Here is a skeleton of the bonus function:
def bonus(training_file_path, testing_file_path):
- code for cleaning the training data
- code for training the model
- code for predicting the target of testing data
- code for writing predicted target in csv file
If your files cannot be imported, or if you fail to follow the above instructions, you will forfeit your opportunity to compete for bonus marks.
Tools:
- Software:
- Python Version 3.X is required for this assignment. Your code should run on theData Scientist Workbench (Kernel 3). All libraries are allowed but here is a list of the major libraries you might consider: Numpy, Scipy, Sklearn, Matplotlib, Pandas.
- No other tool or software besides Python and its component librariescan be used to touch the data files. For instance, using Microsoft Excel to clean the data is not allowed.
- Required data files:
- csv: survey responses with yearly compensation.
- The data file cannot be altered by any means. The IPython Notebooks will be run using local version of this data file.
What to submit:
Submit via Quercus an IPython notebook containing your implementation and motivation for all the steps of the analysis with the following naming convention:
lastname_studentnumber_assignment2.ipynb
If you wish to complete the bonus section, make sure to submit the following files as well:
lastname_studentnumber_assignment2_bonus.py
Make sure that you comment your code appropriately and describe each step in sufficient detail. Respect the above convention when naming your file, making sure that all letters are lowercase and underscores are used as shown. A program that cannot be evaluated because it varies from specifications will receive zero marks. Late submissions will not be accepted.
Tips:
- You have a lot of freedom with however you want to approach each step and with whatever library or function you want to use. As open-ended as the problem seems, the emphasis of the assignment is for you to be able to explain the reasoning behind every step.

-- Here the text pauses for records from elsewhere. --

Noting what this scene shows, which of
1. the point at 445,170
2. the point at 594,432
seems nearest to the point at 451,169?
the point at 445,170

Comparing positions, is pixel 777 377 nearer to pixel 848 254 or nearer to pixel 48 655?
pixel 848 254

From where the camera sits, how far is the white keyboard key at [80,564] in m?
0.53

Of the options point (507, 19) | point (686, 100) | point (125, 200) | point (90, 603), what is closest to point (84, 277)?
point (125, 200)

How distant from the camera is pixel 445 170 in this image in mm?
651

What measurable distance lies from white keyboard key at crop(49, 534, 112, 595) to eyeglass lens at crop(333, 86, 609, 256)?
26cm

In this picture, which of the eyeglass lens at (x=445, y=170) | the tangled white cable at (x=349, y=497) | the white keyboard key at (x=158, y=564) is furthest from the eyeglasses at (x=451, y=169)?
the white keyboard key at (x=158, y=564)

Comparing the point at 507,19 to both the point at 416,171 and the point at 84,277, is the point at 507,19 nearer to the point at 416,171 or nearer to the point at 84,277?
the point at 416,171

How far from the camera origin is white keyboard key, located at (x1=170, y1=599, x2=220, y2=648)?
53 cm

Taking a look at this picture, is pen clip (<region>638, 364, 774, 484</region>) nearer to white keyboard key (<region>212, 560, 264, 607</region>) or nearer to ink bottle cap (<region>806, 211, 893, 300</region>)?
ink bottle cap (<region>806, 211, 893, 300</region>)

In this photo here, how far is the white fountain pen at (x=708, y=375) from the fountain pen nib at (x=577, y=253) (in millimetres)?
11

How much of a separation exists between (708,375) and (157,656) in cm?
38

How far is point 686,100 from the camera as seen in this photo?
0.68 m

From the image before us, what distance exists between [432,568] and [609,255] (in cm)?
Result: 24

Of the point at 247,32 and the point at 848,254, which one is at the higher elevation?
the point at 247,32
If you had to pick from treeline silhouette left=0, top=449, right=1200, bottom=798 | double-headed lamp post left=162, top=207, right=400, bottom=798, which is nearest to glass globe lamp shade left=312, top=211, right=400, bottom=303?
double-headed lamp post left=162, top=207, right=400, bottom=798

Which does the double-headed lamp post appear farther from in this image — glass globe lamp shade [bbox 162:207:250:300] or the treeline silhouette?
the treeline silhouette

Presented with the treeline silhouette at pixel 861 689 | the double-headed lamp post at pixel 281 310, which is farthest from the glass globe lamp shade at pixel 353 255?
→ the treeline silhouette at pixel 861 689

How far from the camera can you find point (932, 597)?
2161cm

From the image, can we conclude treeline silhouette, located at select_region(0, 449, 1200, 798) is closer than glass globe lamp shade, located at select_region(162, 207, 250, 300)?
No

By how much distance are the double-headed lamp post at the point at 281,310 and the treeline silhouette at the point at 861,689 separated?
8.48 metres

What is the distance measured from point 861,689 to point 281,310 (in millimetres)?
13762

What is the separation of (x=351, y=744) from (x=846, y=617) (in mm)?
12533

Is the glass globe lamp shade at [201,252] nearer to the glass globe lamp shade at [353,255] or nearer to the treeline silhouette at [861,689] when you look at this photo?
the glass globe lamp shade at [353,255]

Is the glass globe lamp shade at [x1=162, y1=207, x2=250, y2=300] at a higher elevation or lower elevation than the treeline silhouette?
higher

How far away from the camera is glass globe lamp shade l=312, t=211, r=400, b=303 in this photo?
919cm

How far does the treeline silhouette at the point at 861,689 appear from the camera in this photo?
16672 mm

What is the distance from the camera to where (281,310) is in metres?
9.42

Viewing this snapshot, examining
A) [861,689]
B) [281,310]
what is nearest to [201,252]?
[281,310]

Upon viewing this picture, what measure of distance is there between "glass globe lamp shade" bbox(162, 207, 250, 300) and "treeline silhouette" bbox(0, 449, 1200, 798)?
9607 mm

- While some suggestions have been made in certain steps to give you some direction, you are not required to follow them. Doing them, however, guarantees full marks if implemented and explained correctly.
- The output of the regressor when evaluated on the training set must be the same as the output of the regressor when evaluated on the testing set, but you may clean and prepare the data as you see fit for the training set and the testing set.
- When evaluating the performance of your algorithms, keep in mind that there can be an inherent trade-off between the results on various performance measures.